It's an annual tradition in constitutional republics like ours: elected representatives gather and hold hearings to publicly scrutinize spending of our tax dollars before starting to shell them out.
Except when it comes to West Virginia and its regal Attorney General, Darrell McGraw.
He doesn't get grilled by lawmakers. McGraw grills them.
Earlier this week in Charleston for the second year running, members of West Virginia's State Senate Finance Committee got grilled and served up by McGraw.
McGraw appeared before the committee Wednesday, ostensibly to get their approval for his plan to spend taxpayer money running the Attorney General's office in 2008.
We don't mean to sound naive. Darrell McGraw doesn't ask for approval. He gets approval.

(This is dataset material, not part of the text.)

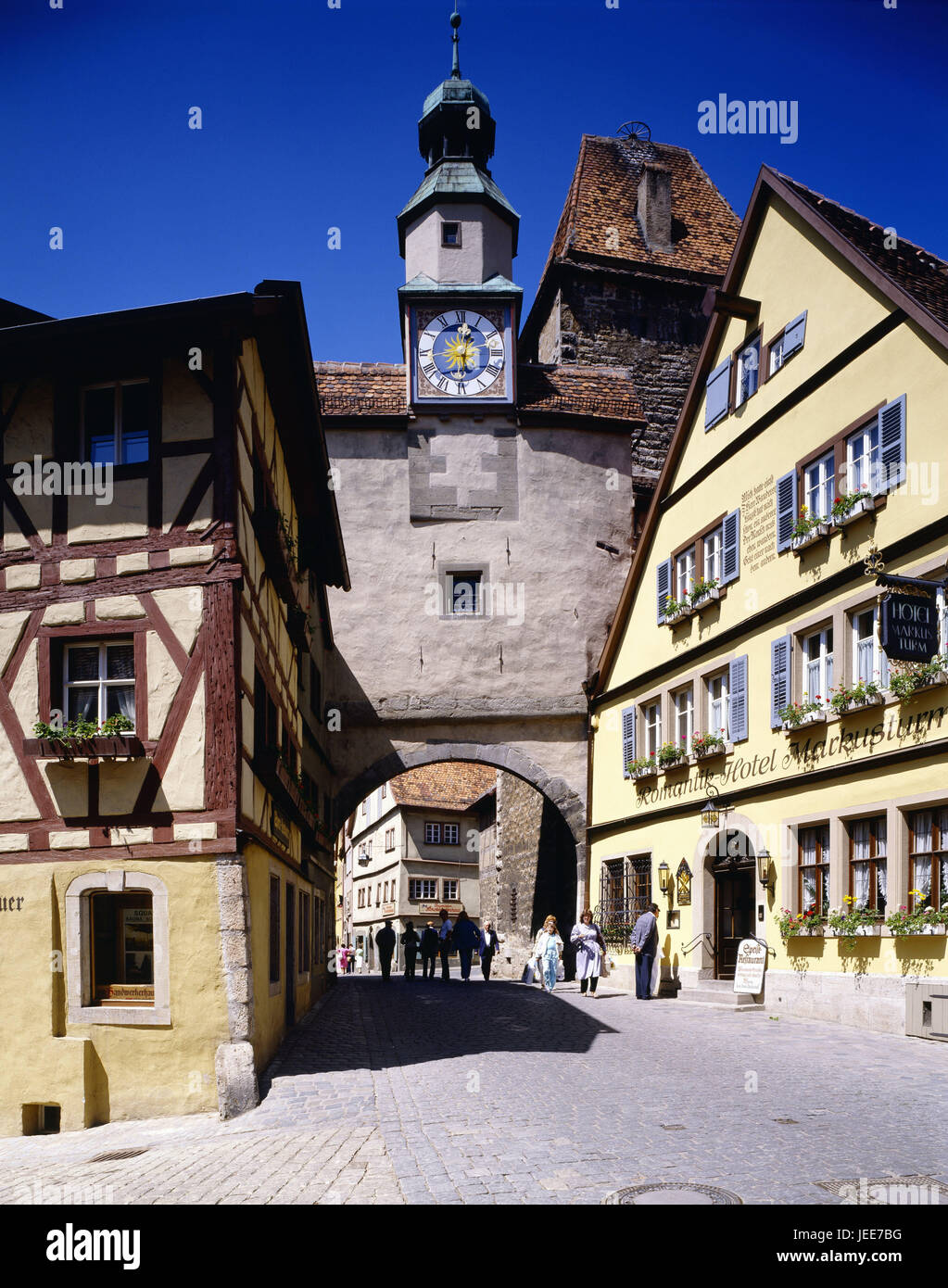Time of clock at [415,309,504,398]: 12:28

Paying homage to West Virginia's bizzaro system of checks-and-balances, Committee Chair Sen. Walt Helmick and the others seemed unfazed by the fiscal affairs of their pseudo-governor.

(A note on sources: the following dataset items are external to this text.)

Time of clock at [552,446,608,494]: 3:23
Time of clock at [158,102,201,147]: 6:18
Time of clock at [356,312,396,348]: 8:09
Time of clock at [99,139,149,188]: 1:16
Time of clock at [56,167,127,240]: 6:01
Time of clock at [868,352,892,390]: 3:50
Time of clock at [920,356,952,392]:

Did they demand answers to obvious questions about his office's seemingly unauthorized activities and the millions of dollars West Virginia taxpayers may have to pay back? No.

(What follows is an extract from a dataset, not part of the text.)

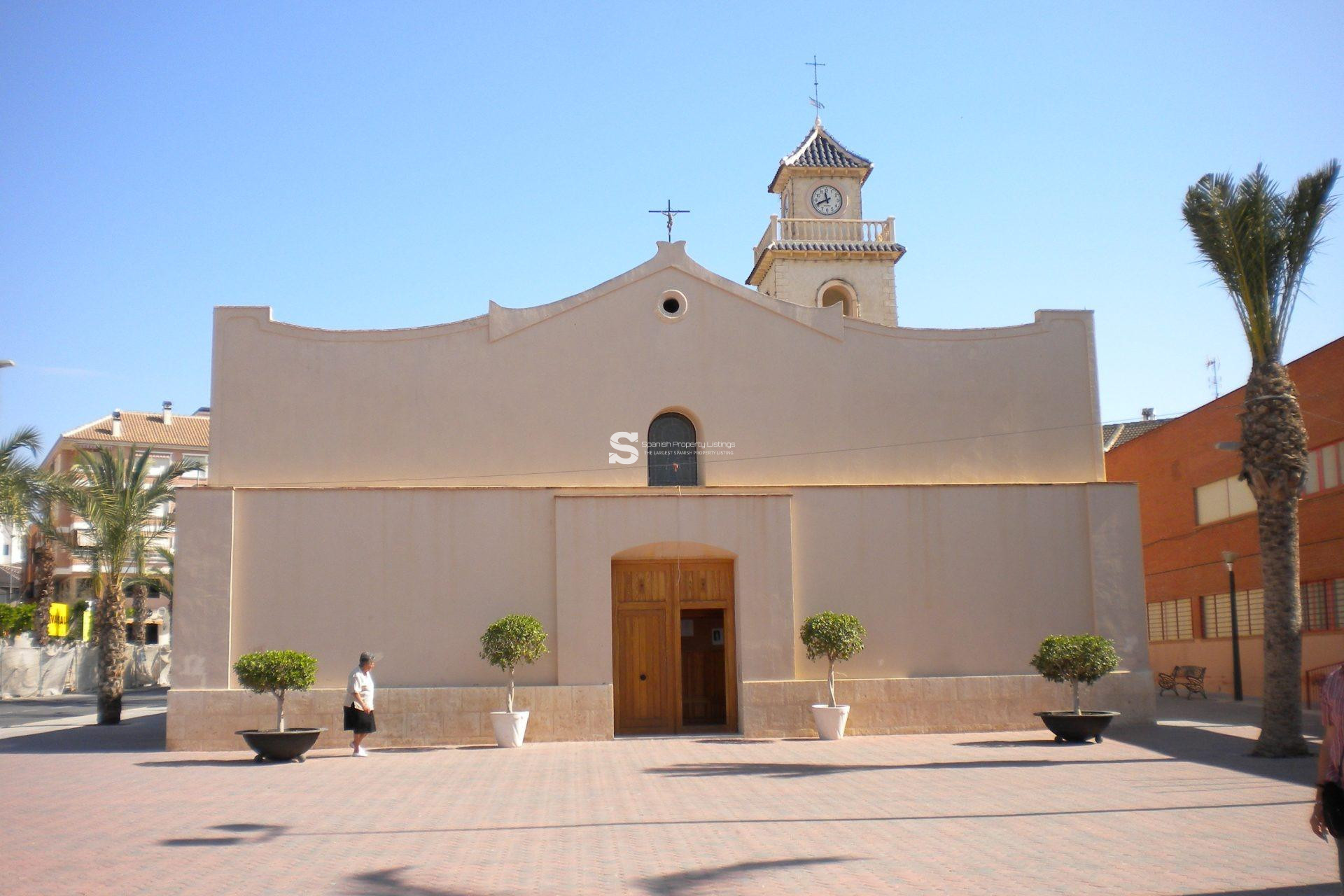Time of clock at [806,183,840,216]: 11:41
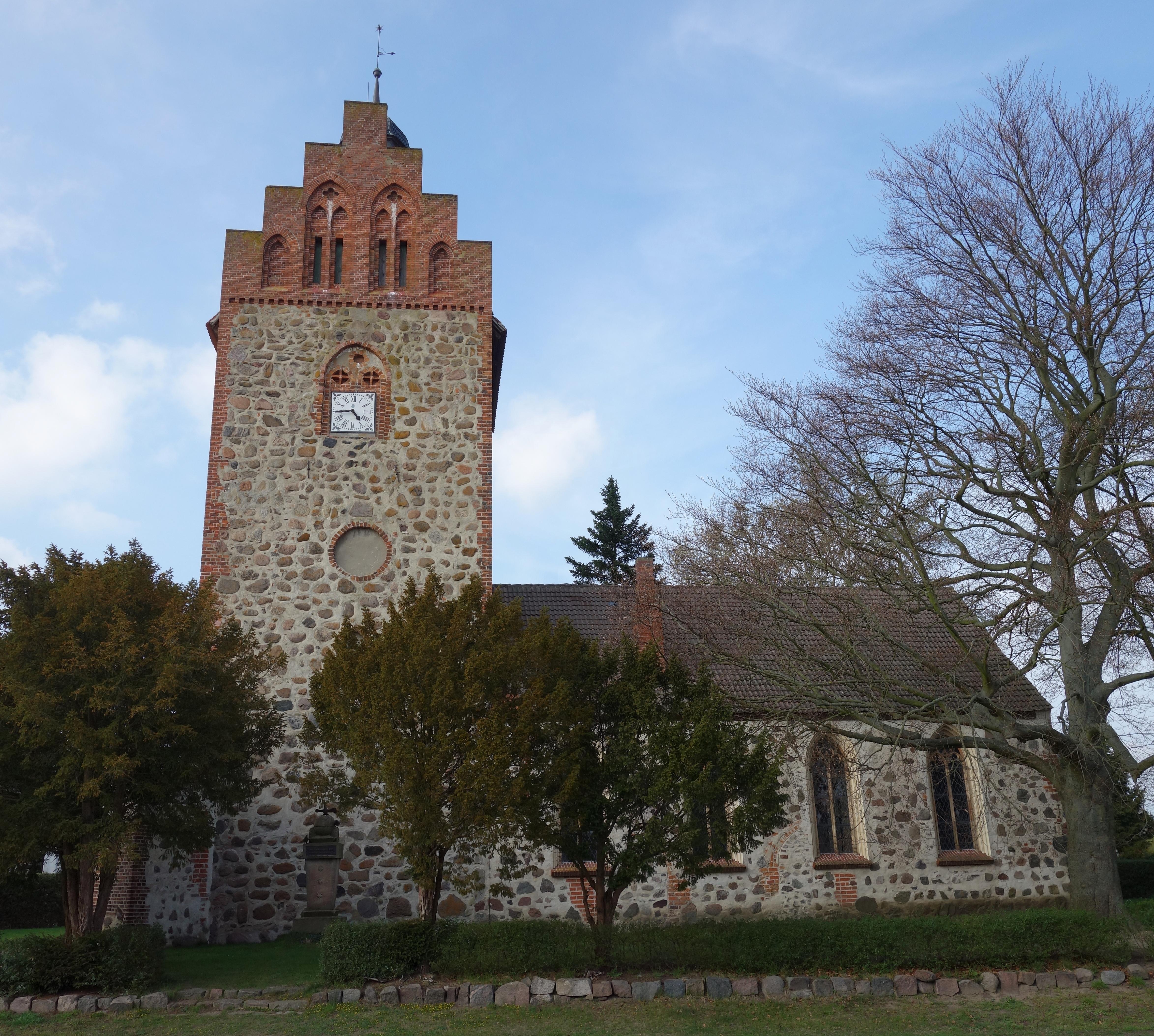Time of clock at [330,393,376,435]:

Did they insist that McGraw come up with the funds to fill the $4.1 million state budget hole he created? No.
It appeared they didn't want to upset or make him uncomfortable -- at least while he was sitting there, right in front of them.
From his perspective, those pesky budget problems aren't his to solve.
"The burden is back on the Legislature," McGraw demurred.
Last February, you might remember, McGraw sent his trusted deputy, Fran Hughes, to explain how his office -- not the Legislature or anyone else -- decides who gets the millions of dollars from lawsuit settlements brought by the state.
She at least paid lip service to questioners, even promising Helmick that the AG would stop dispersing settlement funds without prior approval. "(It) is not going to repeat itself in the future," she insisted.
But it did repeat itself just a few weeks later. Hughes shrugged her shoulders in response. The Senate is yet to demand to know why.
This time Mr. McGraw didn't promise anything to the Senators. Why should he?
McGraw doesn't make promises to us. The legislature promises to bow to his wishes, it seems.
We can think of a few 2008 promises that West Virginia voters should want to make and keep.